■ **EXTRAIT À LIRE**
◆ ◆ ◆ ◆ ◆ ◆ ◆
9 Voici quelques détails importants soumis en preuve par les parties et qui ne sont pas contestés. La fonctionnaire avait obtenu un contrat d’une durée déterminée au groupe et niveau CR-05 au centre d’appels régional pour la période du 26 septembre 2002 au 26 mars 2003; le contrat a été prolongé du 27 mars au 30 avril 2003. En date du 9 avril 2003, la fonctionnaire avait été avisée de la fin de son contrat le 30 avril 2003 par Michel Lamarche, directeur des centres d’appel du Québec. Le 9 mai 2003, M. Lamarche a confirmé une seconde fois à la fonctionnaire que le 30 avril 2003 était la date de fin de son contrat.

10 La fonctionnaire a signé avec l’employeur une entente qui figure à la pièce S-3 et se lit comme suit :

SERVICES DES PROGRAMMES ET DE L’ADMINISTRATION
AFPC (AS, CM, CR, DA, IS, OE, PM, ST)

PROTOCOLE D’ENTENTE ET ENGAGEMENT CONCERNANT LE CONGÉ DE MATERNITÉ
  1. La présente entente entre Mélanie Houle (employée) et Développement des Ressources Humaines Canada au nom de l’employeur, le Secrétariat du Conseil du Trésor, est conclue conformément aux clauses 38.01 et 38.02 de la convention collective du groupe des Services des programmes et de l’administration, ratifiée par le secrétariat du Conseil du Trésor et l’Alliance de la fonction publique du Canada
  2. Comme convenu en 38.02(a)(iii)(A) et (B), je m’engage à retourner au travail pour l’employeur le 22-04-2003 à moins que cette date ne soit modifiée avec son consentement. Suivant mon retour de congé de maternité non payé, je travaillerai une période égale à la période pendant laquelle j’aurai reçu l’indemnité de maternité.
◆ ◆ ◆ ◆ ◆ ◆ ◆
■ **DONNÉES FOURNIES**
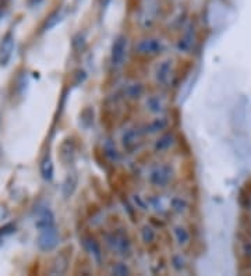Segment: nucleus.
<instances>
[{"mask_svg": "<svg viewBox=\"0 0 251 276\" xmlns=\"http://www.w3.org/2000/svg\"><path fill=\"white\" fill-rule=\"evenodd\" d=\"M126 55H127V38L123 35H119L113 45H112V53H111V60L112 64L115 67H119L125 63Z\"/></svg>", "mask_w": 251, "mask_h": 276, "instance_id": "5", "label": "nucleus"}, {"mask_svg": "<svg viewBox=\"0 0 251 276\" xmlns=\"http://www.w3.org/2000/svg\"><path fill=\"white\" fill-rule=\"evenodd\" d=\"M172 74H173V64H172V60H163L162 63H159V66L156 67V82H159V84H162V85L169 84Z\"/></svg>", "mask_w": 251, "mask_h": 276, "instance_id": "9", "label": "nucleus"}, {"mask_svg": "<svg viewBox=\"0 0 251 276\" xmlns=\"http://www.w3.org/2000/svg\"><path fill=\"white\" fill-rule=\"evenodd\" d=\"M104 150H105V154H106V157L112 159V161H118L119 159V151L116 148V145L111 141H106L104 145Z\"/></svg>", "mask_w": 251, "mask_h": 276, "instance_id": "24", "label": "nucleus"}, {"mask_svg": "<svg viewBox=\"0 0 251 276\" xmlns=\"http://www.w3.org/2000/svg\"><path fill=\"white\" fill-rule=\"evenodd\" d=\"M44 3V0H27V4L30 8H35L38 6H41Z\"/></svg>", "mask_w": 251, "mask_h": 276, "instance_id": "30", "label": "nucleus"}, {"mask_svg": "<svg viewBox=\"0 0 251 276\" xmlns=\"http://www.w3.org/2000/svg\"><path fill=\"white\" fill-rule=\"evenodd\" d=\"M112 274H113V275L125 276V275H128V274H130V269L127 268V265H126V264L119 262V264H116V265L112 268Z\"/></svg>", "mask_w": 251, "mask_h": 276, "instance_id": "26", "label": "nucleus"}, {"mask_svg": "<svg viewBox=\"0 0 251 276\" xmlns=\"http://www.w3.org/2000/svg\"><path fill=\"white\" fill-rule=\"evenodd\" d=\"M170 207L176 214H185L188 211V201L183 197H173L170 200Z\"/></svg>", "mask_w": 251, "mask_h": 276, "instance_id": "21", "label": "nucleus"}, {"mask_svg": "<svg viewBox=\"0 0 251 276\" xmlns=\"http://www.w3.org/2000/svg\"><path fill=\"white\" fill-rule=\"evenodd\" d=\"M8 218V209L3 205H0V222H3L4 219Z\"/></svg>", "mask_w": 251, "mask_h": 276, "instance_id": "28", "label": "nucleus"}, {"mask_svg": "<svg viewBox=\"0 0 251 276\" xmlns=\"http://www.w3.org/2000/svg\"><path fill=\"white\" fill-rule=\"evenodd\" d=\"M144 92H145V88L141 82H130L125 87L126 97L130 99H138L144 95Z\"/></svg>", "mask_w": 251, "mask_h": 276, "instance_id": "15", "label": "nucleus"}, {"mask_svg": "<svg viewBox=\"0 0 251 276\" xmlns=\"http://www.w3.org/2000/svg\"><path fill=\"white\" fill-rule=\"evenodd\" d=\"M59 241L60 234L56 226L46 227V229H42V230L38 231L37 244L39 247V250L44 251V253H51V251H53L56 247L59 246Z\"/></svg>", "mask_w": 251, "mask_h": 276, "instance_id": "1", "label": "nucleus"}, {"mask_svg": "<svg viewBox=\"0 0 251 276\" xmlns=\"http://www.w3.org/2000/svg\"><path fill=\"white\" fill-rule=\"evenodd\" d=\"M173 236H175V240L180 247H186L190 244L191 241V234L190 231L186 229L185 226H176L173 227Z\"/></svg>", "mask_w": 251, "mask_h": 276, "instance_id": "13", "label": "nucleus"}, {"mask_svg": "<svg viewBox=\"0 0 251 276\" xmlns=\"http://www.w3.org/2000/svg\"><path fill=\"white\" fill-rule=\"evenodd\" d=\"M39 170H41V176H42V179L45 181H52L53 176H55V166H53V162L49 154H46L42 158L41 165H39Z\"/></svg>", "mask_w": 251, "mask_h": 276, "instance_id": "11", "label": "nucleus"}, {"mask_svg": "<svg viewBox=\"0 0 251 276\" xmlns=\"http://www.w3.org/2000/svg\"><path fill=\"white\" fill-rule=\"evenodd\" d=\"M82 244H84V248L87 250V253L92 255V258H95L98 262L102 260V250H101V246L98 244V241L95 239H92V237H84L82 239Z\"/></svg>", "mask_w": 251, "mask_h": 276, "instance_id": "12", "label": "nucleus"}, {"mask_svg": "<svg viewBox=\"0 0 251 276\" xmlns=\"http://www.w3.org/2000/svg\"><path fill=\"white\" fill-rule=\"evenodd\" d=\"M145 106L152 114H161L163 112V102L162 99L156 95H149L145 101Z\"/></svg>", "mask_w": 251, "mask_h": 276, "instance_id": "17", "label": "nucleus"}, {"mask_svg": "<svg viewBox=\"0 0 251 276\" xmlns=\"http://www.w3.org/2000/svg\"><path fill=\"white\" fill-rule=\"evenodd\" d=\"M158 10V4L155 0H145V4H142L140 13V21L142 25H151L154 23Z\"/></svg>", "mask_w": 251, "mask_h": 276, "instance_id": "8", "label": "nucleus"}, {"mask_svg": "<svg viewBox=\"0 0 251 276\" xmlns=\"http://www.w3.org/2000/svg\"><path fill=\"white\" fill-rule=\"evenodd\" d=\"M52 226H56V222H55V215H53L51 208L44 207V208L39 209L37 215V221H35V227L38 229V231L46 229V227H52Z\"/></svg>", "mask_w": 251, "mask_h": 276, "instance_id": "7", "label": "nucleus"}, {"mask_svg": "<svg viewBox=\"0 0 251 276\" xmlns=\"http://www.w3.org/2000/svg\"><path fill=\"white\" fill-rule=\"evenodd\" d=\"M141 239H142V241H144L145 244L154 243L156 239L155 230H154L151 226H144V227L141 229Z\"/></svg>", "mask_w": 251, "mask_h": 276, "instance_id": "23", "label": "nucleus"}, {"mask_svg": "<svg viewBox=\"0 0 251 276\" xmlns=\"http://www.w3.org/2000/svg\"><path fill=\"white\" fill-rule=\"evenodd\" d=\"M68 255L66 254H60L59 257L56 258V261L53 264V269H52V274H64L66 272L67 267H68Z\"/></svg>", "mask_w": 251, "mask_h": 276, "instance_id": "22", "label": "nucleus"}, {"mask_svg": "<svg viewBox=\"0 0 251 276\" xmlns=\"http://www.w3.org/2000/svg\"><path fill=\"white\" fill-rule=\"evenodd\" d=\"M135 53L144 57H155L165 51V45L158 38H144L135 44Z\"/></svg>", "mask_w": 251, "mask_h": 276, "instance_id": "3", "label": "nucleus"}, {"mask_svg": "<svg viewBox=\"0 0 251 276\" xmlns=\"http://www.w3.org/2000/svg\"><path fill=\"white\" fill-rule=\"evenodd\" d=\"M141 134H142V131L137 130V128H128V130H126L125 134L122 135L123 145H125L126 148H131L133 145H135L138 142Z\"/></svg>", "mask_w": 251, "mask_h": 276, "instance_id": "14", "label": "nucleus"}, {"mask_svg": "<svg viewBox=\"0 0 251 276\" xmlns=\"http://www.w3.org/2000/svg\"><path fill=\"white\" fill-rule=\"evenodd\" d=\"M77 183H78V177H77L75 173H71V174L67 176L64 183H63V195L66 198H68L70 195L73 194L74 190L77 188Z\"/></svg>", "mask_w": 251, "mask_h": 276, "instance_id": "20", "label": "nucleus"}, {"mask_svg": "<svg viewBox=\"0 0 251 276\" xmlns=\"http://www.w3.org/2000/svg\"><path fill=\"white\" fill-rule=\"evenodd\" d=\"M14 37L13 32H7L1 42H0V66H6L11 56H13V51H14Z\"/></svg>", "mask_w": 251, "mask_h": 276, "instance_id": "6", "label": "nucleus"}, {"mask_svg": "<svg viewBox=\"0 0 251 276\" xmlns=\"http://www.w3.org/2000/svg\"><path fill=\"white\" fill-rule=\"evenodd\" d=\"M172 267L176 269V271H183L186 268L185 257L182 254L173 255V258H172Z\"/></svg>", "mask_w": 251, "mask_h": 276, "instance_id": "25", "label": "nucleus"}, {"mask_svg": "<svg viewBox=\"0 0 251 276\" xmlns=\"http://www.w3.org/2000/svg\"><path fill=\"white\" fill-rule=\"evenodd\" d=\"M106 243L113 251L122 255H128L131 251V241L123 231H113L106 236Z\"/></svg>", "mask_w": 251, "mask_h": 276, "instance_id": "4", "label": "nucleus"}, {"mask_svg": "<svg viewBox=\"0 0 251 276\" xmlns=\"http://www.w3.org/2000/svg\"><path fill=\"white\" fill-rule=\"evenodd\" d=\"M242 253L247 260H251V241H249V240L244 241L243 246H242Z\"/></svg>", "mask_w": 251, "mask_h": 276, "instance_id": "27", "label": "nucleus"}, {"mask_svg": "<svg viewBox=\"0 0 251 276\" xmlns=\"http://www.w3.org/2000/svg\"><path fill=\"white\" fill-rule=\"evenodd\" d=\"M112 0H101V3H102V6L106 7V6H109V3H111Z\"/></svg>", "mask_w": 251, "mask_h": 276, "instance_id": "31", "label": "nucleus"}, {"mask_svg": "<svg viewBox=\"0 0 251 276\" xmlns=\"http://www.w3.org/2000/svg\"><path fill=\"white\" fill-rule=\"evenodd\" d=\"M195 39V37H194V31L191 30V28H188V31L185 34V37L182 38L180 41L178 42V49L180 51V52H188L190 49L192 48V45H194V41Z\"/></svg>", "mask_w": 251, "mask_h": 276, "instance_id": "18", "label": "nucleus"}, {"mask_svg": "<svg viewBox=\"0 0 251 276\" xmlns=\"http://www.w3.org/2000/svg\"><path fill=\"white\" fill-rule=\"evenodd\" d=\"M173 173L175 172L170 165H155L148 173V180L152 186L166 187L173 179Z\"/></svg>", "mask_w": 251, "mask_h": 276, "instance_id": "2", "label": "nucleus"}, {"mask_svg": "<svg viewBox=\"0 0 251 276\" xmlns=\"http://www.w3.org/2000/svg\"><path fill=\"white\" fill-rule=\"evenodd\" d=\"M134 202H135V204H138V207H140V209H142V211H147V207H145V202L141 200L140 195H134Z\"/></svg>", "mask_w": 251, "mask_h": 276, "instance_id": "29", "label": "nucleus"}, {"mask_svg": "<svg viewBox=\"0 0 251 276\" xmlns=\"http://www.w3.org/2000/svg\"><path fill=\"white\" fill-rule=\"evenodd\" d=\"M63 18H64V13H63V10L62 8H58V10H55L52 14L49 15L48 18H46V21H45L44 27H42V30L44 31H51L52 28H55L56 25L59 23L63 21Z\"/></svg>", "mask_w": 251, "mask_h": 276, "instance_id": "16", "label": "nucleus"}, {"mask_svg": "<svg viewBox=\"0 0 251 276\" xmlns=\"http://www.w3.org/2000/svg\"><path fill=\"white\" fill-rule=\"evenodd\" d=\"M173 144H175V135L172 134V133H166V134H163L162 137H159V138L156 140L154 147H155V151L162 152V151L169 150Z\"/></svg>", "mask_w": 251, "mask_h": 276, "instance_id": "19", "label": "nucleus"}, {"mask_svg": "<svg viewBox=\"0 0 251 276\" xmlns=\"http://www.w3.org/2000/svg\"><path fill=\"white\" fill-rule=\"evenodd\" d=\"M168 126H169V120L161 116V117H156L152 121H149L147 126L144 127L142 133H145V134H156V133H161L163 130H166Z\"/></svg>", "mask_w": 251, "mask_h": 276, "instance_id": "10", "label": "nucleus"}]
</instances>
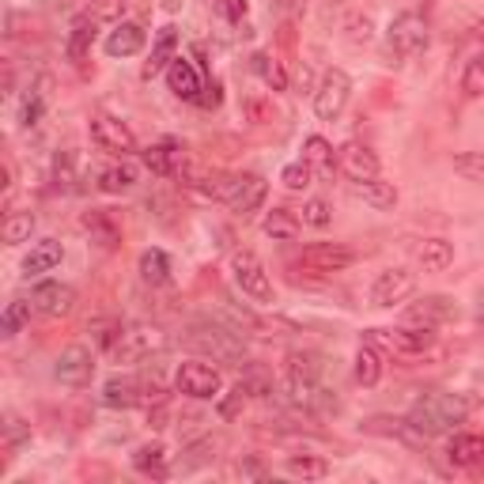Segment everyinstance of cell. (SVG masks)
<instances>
◆ ◆ ◆ ◆ ◆ ◆ ◆
■ **TRAVAIL À FAIRE**
• a. Répondez aux questions suivantes à partir de l'extrait :
(i) À quels groupe et niveau correspondait le contrat à durée déterminée obtenu par la fonctionnaire ?
(ii) Jusqu'à quelle date le contrat a-t-il été prolongé ?
(iii) À quelle date la fonctionnaire s'engage-t-elle, dans l'entente, à retourner au travail pour l'employeur ?
• b. Relevez tous les sigles de groupes placés entre parenthèses après « AFPC » dans l'extrait.

■ **RÉPONSES DE L'EXERCICE**
• a.
(i) CR-05
(ii) Le 30 avril 2003
(iii) Le 22-04-2003

• b. AS, CM, CR, DA, IS, OE, PM, ST